While addressing thousands who gathered in Paris last week, newly-elected President of France, Emmanuel Macron announced his plans to make France a startup nation. His intentions are to make France both a nation that works with and for startups and also, a nation that thinks and moves like a startup.
One significance of the announcement is that it will likely change the business landscape in France in the coming years and potentially also shake the startup world globally.
Despite having an economy that is ranked third best in Europe, France has continually struggled to compete with countries like the UK and Germany. For the most part, these failings have been attributed to a number of factors; most notable are the strict labour laws and unemployment factors that have forced many entrepreneurs to move their offices overseas.
With a move like this, coupled with a four-year tech visa to possibly encourage foreign entrepreneurs, France will certainly become a choice country for many entrepreneurs across the globe. The possible explanation for this is that talents are often attracted to friendly terrains that aid smooth operation of businesses. This is perhaps the case with the US, seeing as it has become home to a lot of rich talents from across the globe.
The lessons for Nigeria
Barring the conditions in France or anywhere across the globe, the future of technology and innovation is premised on providing an enabling environment for old and emerging entrepreneurs to thrive. By providing the much-needed support system -- attractive enough to entice the outside community -- nations with a buoyant economy have set an example.
However, for a long time, the absence of an enabling environment for business has led to a mass exodus of Nigerian talents to foreign countries. Such movements have even profited Silicon Valley by no small means, seeing that a number of Nigerians are high-profile employees in notable companies in the Valley. Some even own businesses in those climes. People are undoubtedly looking for fertile grounds to breed and most times, they find the answers outside the shores of the country.
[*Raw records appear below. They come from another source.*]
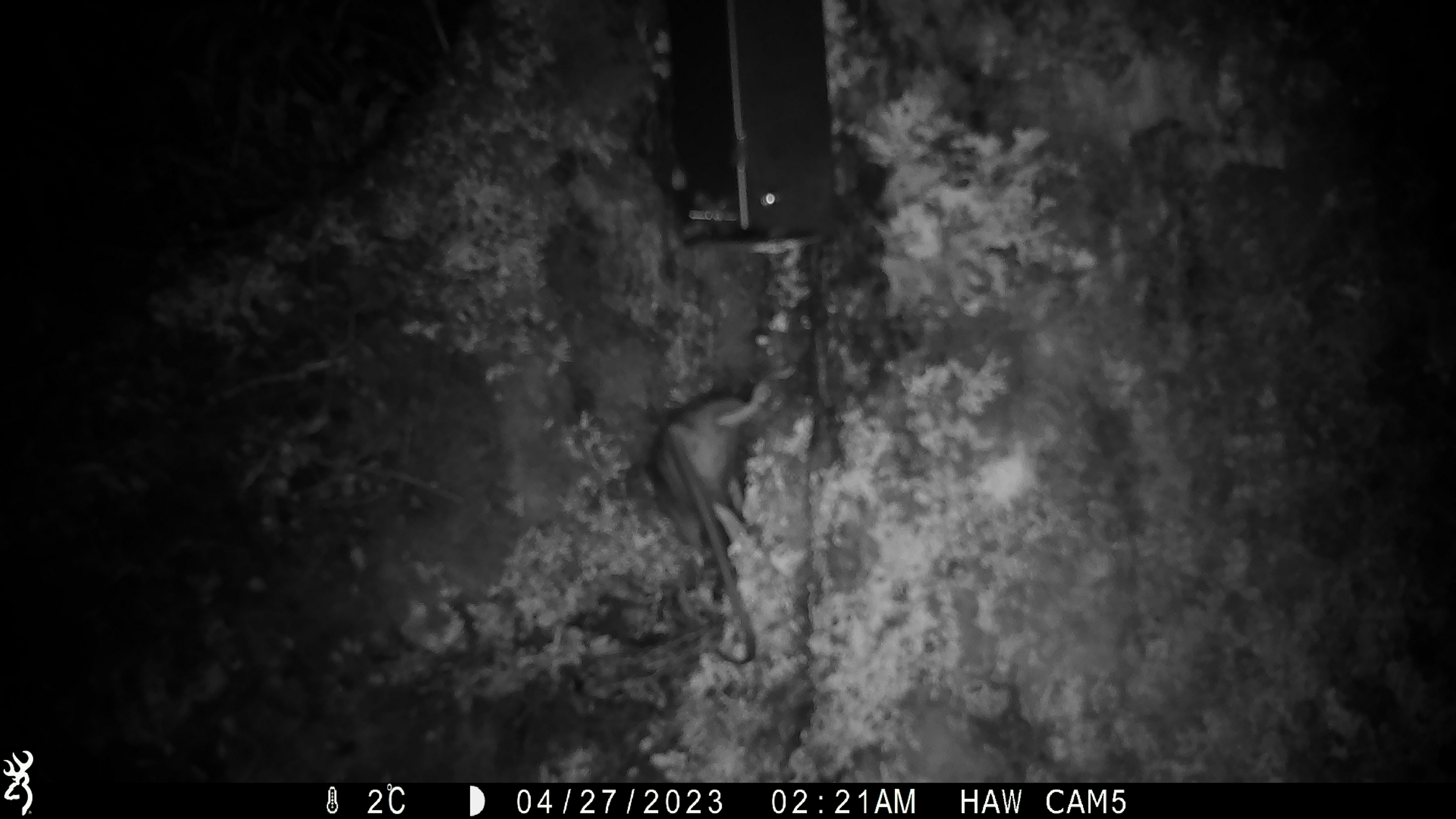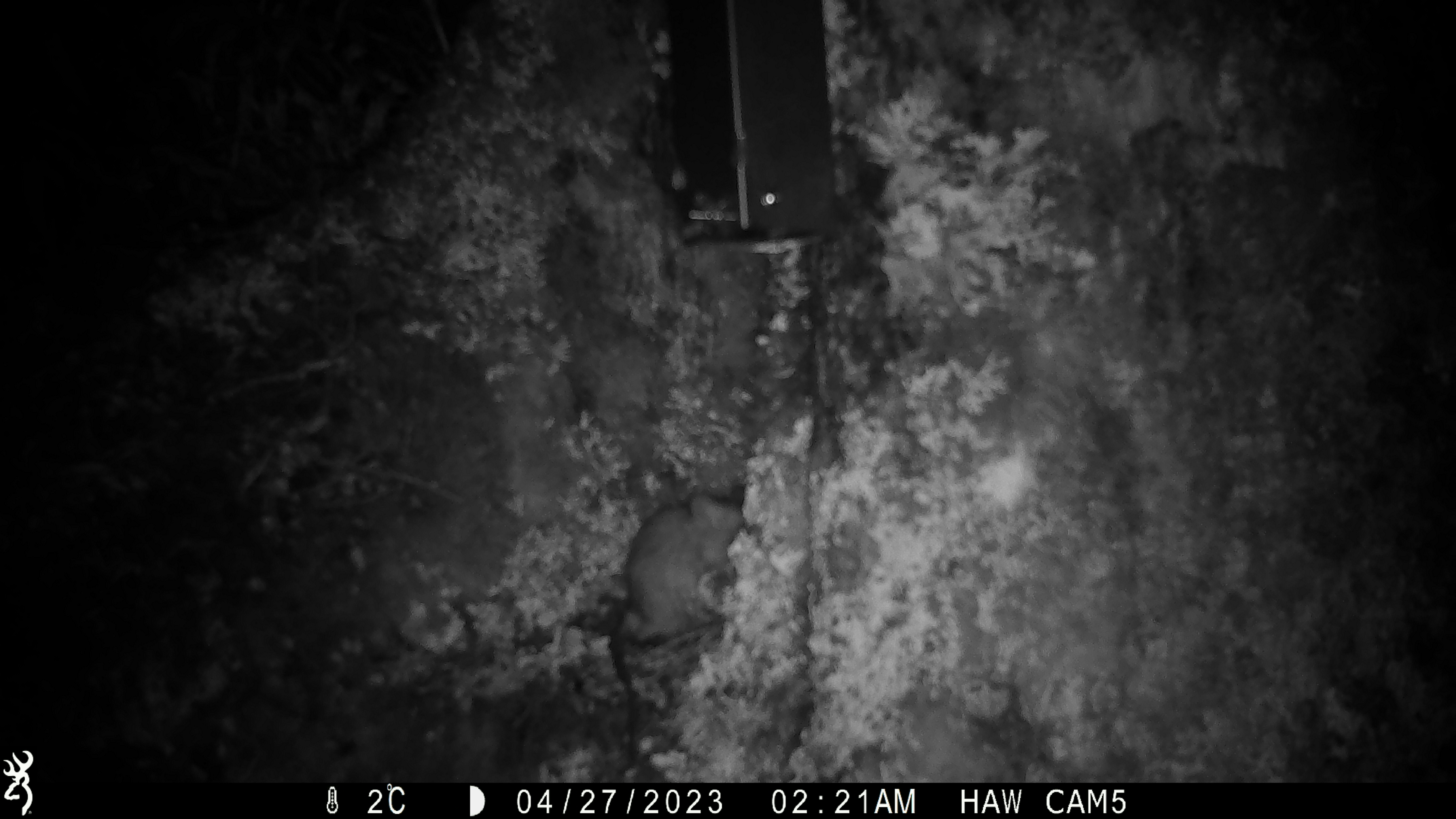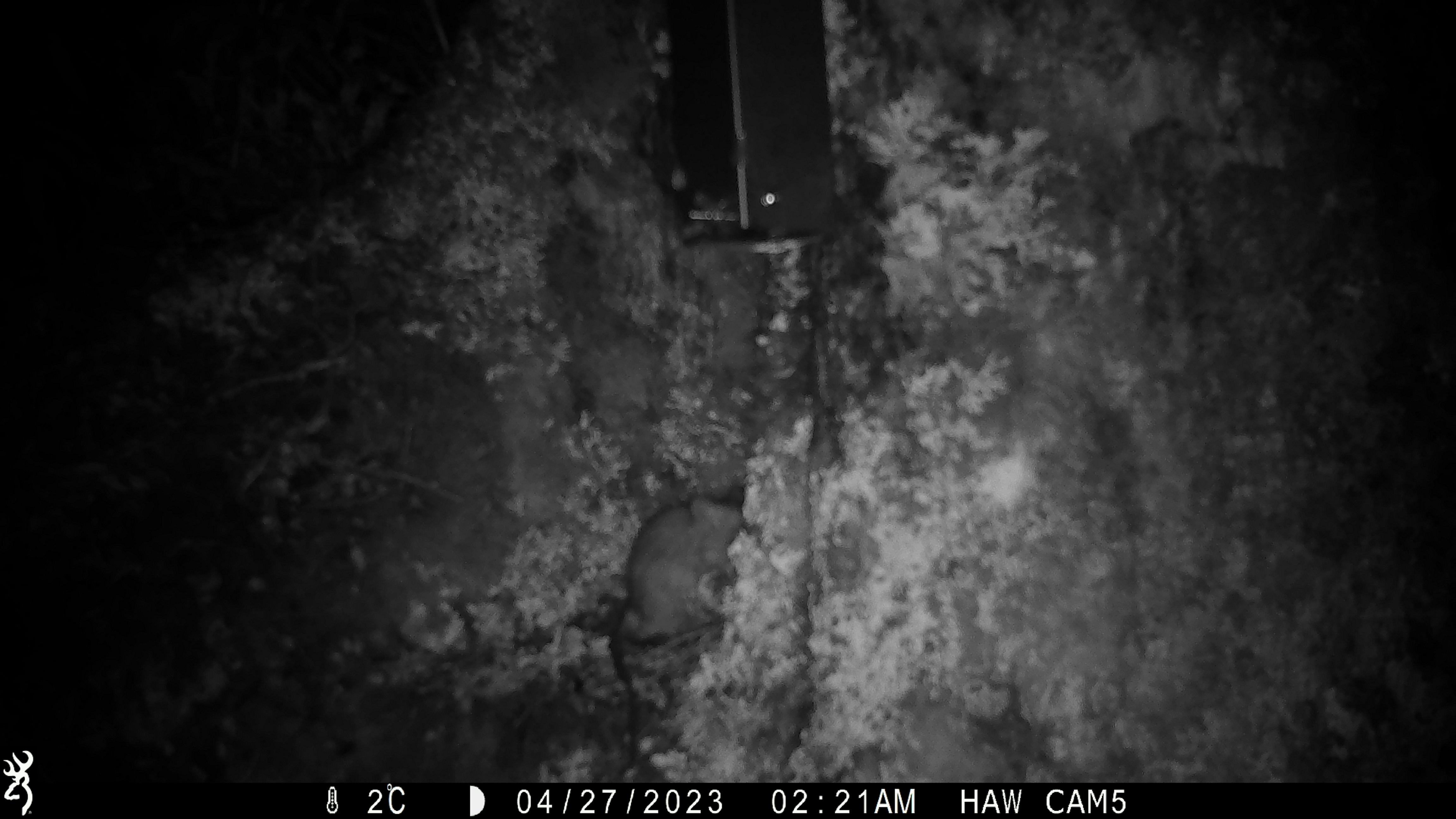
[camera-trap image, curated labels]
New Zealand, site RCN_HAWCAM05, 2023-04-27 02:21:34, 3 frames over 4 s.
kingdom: Animalia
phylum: Chordata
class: Mammalia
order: Rodentia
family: Muridae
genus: Rattus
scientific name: Rattus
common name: rat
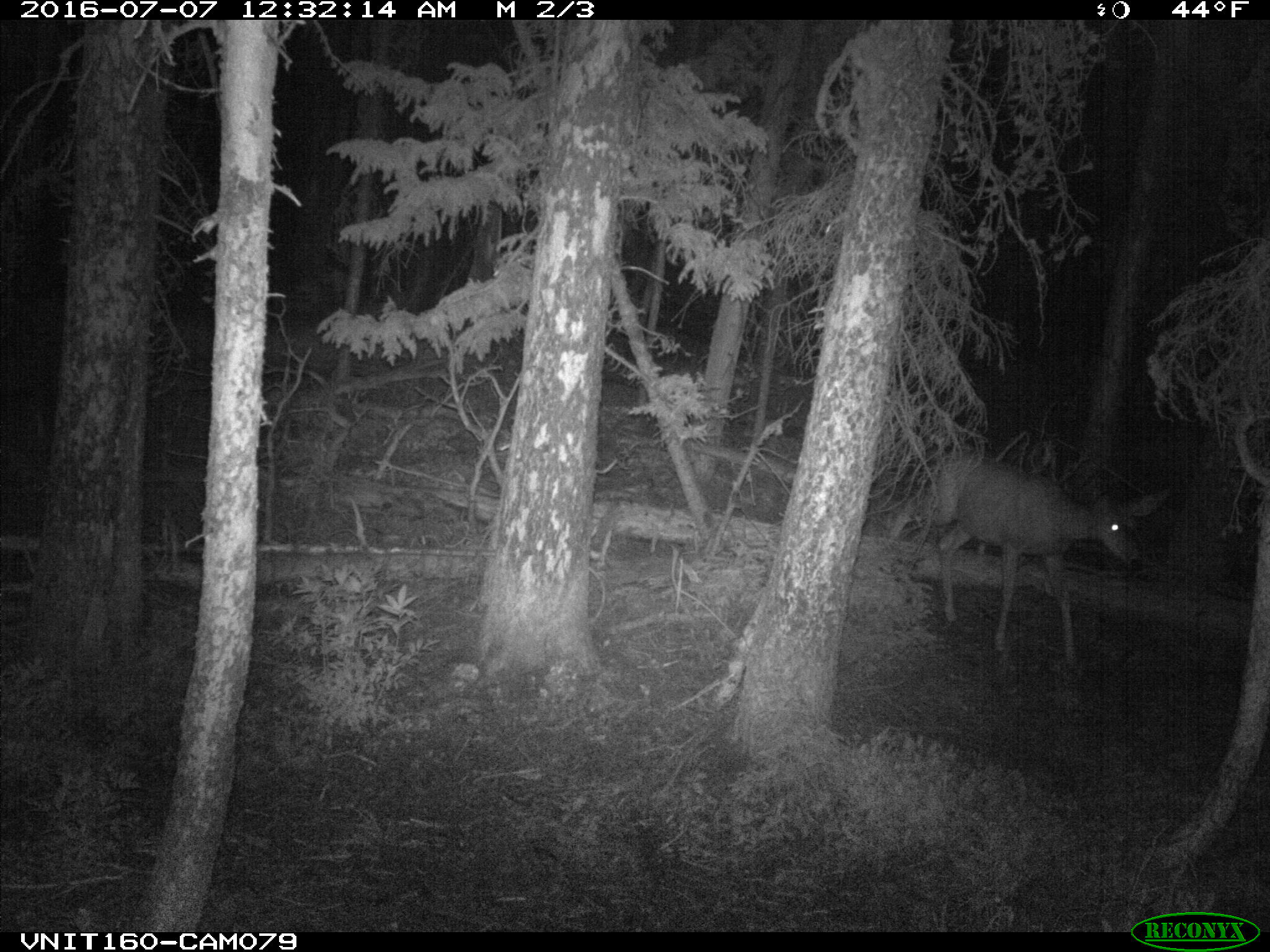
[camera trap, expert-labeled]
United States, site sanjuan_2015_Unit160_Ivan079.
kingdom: Animalia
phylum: Chordata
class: Mammalia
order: Artiodactyla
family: Cervidae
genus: Odocoileus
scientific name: Odocoileus hemionus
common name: mule deer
But for the cost of learning how to speak French or even hiring the services of an interpreter -- which may likely be expensive due to the high demand -- Nigerian entrepreneurs no doubt would have booked flights to France. However, that will not deter many from dusting their boots and getting prepared for this seemingly exciting adventure.
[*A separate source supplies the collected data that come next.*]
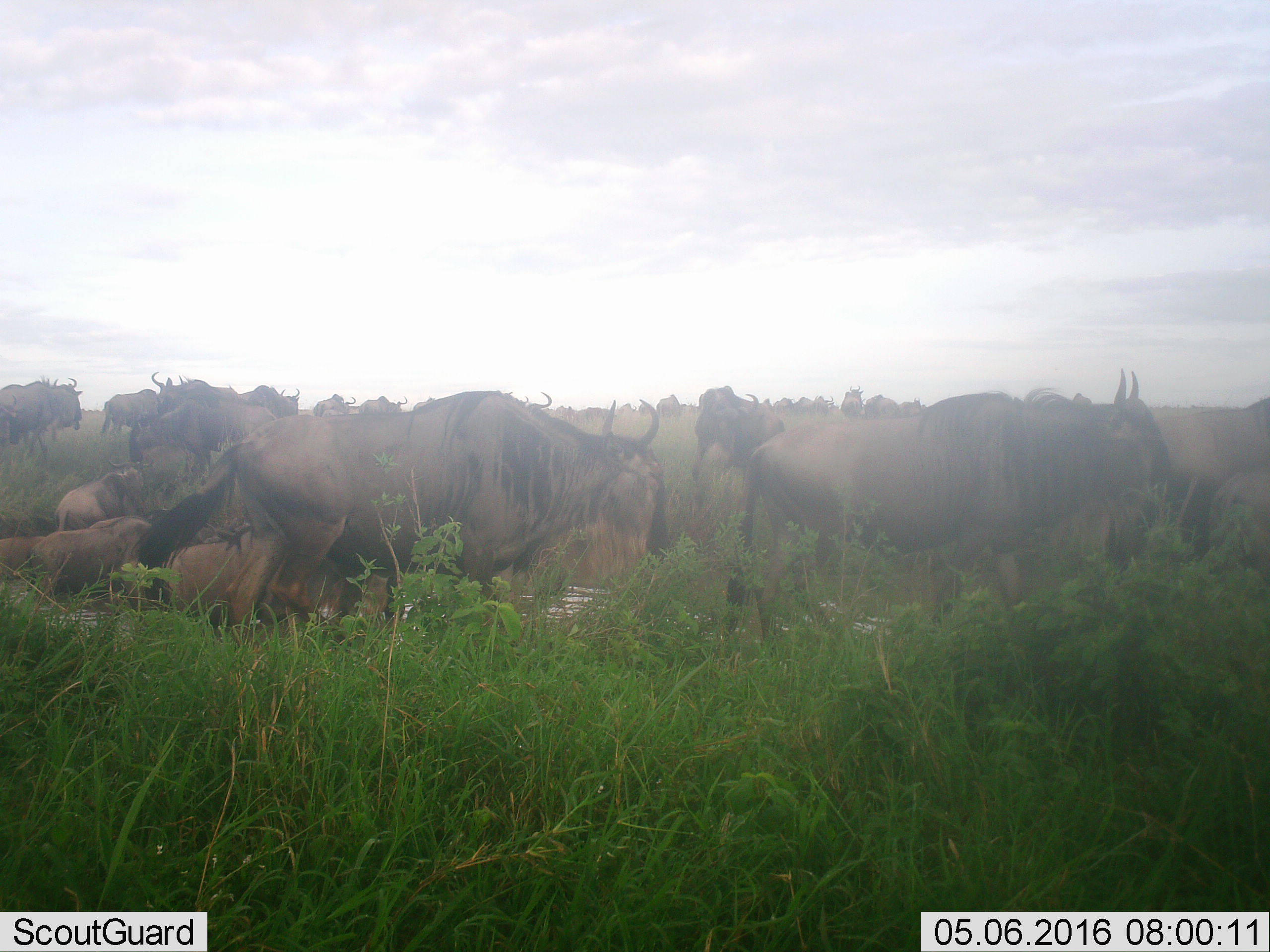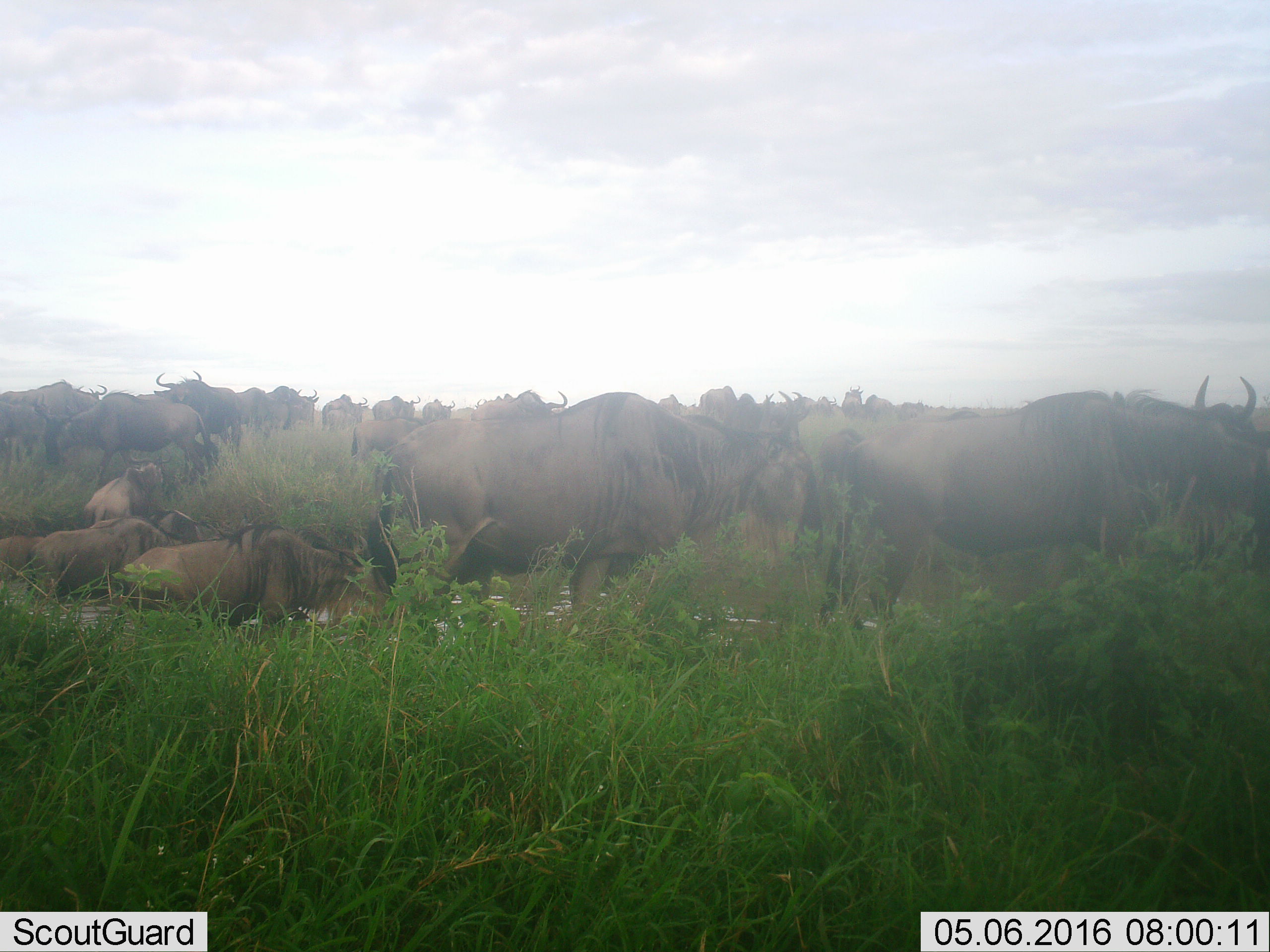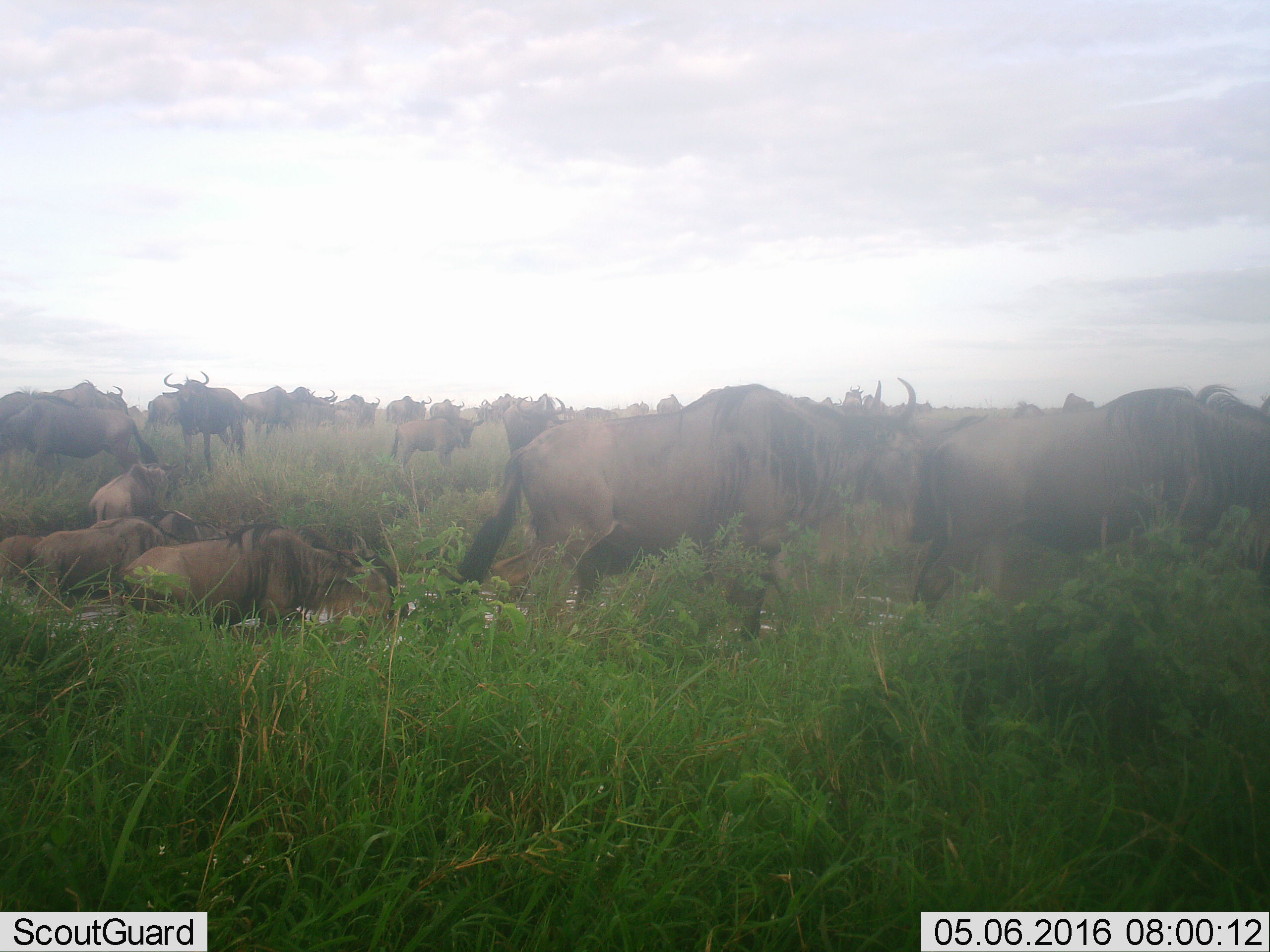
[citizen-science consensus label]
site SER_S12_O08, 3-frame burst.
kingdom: Animalia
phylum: Chordata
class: Mammalia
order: Artiodactyla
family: Bovidae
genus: Connochaetes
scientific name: Connochaetes taurinus taurinus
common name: blue wildebeest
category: wildebeestblue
Wildebeestblue (blue wildebeest) (Connochaetes taurinus taurinus), count 11-50. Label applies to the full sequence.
The reason is that most labour laws and policies governing businesses in these climes are particularly not business-friendly. And on the few occasions when they proved otherwise, another problem that will arise is the issue of flexibility.
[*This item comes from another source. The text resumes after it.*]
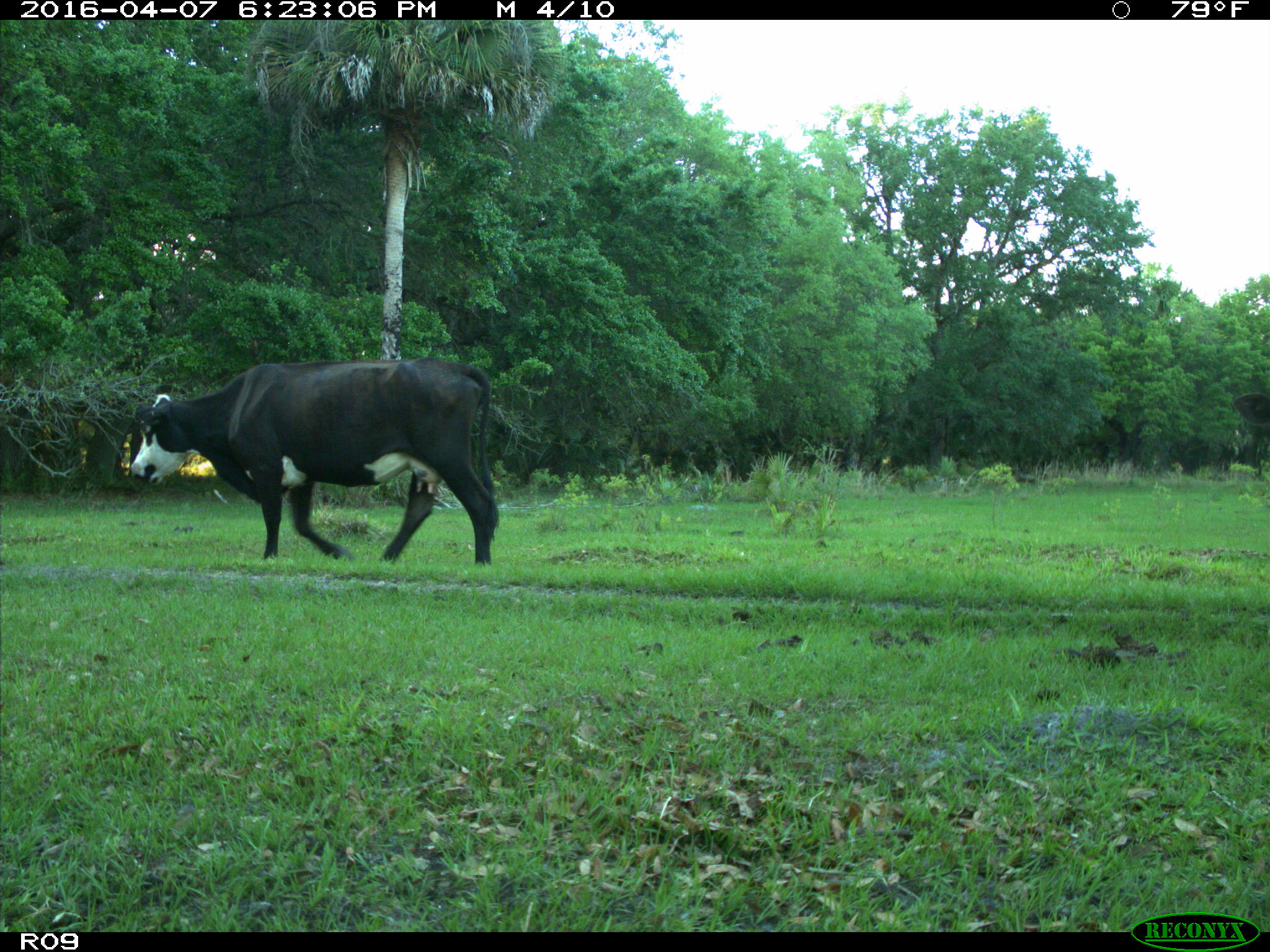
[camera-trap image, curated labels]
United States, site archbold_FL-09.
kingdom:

Last year, for instance, the Security and Exchange Commission (SEC) highlighted a gag on the Companies and Allied Matters Act (CAMA) that ensured the discontinuation of crowdfunding in Nigeria. The development appeared to have closed one of the few avenues available for SMEs to source for finance. Now seeing an urgent need to boost Nigeria's capital market, the same SEC last week had gone to submit three separate draft bills to the Senate for speedy passage into law. One of those bills contained a review of the CAMA, which made provisions for crowdfunding laws. What is not certain is whether crowdfunding laws will be reinstated to the delight of SMEs.
But what is certain is that the inconsistencies surrounding business and regulatory laws make the challenges of running businesses in the country very difficult to surmount; one that easily makes it only a question of time before Nigerian entrepreneurs start seeking opportunities elsewhere.
So, while its citizens might be bracing up for this seemingly wonderful opportunity in France, attention is keen on the Nigerian government's reaction. Meanwhile, the nation's GDP contracted by 12.92% in Q1 2017, with an average growth rate of no more than 1.12% since 2010. Unemployment is nonetheless on the rise.
If anything, the government could take a cue from what its foreign counterparts are doing and implement policies that best suit our local needs. There are some laudable efforts, as seen in the case of the Lagos State ETF.
Although it is commendable, it still lacks the holistic approach typical of President Macron's declaration.